How to recover table structure from InnoDB dictionary

To recover a dropped or corrupt table with Percona Data Recovery Tool for InnoDB you need two things: media with records(ibdata1, *.ibd, disk image, etc.) and a table structure. Indeed, there is no information about the table structure in an InnoDB page. Normally we either recover the structure from .frm files or take it from some old backup.

A new tool sys_parser can recover the table structure from InnoDB dictionary.

Why do we need a new tool anyway? It is absolutely critical to have an accurate table definition to ensure a successful recovery. Even an unnoticeable difference like NULL or NOT NULL can shift all values by a byte and thus will spoil the result. That’s why I prefer the structure from .frm files over taken from backups. But in some cases even .frm files is not an option:

  • Table was dropped and innodb_file_per_table is ON
  • Frm file corrupt, zeroed out, lost or SHOW CREATE TABLE crashes MySQL

There is yet another source of information about the table structure – InnoDB dictionary. Let’s review tables from the dictionary and see what it can give us. We will need four of them:

  • SYS_TABLES
  • SYS_INDEXES
  • SYS_COLUMNS
  • SYS_FIELDS

SYS_TABLES
Here InnoDB keeps correspondence between human readable table names and their internal identifiers.

NAME is a human readable table name in form database_name/table_name e.g. sakila/actor. ID is a table identifier. We will need the table id to find indexes of the table.

SYS_INDEXES
This table lists all indexes the table has, secondary as well as the primary.

So, TABLE_ID is our table_id. ID here is the index identifier. We need it to find InnoDB pages which belong to the table’s index. Which one? A table can have many secondary indexes, but only in the primary index we can find all fields. It must exist for any InnoDB table. If explicitely defined its NAME is PRIMARY. If the primary key is not defined InnoDB will use a unique secondary index as the primary. If there is no any unique index InnoDB will create one implicitely. Its name will be GEN_CLUST_INDEX.
It doesn’t matter how the primary index gets created it will have minimal ID among the indexes of the table.

SYS_COLUMNS
Table SYS_COLUMNS stores fields names and type information of the table.

Here TABLE_ID is a well known table identifier, POS – a position of a field in the table. NAME is the name of a field, MTYPE and PRTYPE store information about the field type, encoding, NULL/NOT NULL properties etc.
LEN is the maximum number of bytes a field uses to store a value. I’m not sure what PREC is used for. It sounds like a short from “precision”, but at least for DECIMAL type where it would make sense it is still zero. If you know how InnoDB uses PREC please let me know.

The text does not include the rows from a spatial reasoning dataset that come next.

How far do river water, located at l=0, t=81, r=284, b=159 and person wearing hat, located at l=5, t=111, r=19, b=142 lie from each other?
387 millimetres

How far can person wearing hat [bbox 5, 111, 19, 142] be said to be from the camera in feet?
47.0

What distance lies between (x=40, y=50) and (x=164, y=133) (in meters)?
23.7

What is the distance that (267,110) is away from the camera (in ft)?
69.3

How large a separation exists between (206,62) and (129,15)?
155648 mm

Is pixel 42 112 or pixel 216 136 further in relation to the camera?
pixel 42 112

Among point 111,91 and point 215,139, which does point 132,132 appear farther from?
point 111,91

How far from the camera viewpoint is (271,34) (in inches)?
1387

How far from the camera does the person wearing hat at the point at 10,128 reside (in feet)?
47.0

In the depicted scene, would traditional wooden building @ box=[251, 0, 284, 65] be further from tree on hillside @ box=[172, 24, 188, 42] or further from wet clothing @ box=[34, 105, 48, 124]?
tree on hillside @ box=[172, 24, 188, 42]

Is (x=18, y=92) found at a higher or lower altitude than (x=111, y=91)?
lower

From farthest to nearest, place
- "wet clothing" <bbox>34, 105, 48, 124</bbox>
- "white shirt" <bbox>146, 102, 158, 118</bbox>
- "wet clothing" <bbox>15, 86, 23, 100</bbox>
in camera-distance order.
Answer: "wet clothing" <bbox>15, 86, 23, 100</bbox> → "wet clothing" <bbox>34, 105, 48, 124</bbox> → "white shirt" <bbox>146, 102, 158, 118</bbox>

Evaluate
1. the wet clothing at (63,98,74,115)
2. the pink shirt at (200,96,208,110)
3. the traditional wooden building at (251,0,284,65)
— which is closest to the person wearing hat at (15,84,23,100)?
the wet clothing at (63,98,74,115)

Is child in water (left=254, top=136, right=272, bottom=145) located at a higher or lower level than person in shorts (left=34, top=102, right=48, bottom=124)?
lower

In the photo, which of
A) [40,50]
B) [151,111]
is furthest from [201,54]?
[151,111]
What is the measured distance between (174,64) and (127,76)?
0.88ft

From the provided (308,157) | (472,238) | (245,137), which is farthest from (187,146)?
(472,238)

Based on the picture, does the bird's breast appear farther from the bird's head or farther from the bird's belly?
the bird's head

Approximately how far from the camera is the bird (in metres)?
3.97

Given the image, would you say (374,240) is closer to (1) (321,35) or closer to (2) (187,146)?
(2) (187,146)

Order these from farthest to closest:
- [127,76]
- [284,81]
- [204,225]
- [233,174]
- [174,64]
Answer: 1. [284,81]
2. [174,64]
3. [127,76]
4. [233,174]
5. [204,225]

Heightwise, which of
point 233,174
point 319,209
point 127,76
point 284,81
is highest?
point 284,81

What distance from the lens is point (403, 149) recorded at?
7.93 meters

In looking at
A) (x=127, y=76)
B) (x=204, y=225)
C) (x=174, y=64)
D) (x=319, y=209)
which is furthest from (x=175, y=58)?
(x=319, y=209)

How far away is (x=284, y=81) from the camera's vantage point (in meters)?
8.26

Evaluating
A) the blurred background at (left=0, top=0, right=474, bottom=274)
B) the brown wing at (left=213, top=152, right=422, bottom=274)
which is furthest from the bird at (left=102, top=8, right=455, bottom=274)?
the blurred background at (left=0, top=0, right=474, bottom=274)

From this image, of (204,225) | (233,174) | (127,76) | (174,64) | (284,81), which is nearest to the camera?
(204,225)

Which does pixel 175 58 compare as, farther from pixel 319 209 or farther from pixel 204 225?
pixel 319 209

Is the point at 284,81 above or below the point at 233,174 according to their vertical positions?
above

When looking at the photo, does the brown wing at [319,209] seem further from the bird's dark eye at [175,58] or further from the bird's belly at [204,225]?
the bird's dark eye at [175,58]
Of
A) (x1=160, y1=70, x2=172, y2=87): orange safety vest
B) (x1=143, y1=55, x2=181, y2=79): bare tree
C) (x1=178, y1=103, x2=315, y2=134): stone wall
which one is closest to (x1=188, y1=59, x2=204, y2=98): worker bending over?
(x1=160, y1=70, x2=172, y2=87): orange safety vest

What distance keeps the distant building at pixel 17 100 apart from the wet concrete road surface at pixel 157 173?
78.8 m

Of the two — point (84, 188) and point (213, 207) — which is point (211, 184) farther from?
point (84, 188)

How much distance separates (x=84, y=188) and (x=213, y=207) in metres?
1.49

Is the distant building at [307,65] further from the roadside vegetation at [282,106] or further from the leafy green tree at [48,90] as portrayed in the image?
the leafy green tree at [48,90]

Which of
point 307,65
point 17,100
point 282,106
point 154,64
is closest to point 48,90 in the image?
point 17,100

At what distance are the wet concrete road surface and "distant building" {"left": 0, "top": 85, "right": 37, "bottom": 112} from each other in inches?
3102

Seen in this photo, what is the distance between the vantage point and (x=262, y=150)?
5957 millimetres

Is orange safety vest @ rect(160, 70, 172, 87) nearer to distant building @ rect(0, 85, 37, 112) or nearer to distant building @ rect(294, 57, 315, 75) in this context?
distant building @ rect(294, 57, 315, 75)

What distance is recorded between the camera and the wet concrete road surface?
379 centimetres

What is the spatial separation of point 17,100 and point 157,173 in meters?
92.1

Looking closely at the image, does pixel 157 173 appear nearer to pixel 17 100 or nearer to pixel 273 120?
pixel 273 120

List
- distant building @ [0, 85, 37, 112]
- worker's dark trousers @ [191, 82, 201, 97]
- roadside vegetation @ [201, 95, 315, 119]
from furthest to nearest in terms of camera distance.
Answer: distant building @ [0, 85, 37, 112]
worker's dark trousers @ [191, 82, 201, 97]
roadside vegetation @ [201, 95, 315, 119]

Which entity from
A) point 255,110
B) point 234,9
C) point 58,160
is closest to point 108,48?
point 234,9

So, we know all fields of the table, we can get the type. Is it enough for the recovery? No.

SYS_FIELDS
We need to know what fields form the primary key. The matter is regardless at what position primary key fields are defined in CREATE TABLE statement internally they always go first in a record. The second issue we should take into account is internal fields DB_TRX_ID and DB_ROLL_PTR . These two fields always reside between the primary key fields and the rest of the fields.
SYS_FIELDS lists fields of all indexes, including the primary.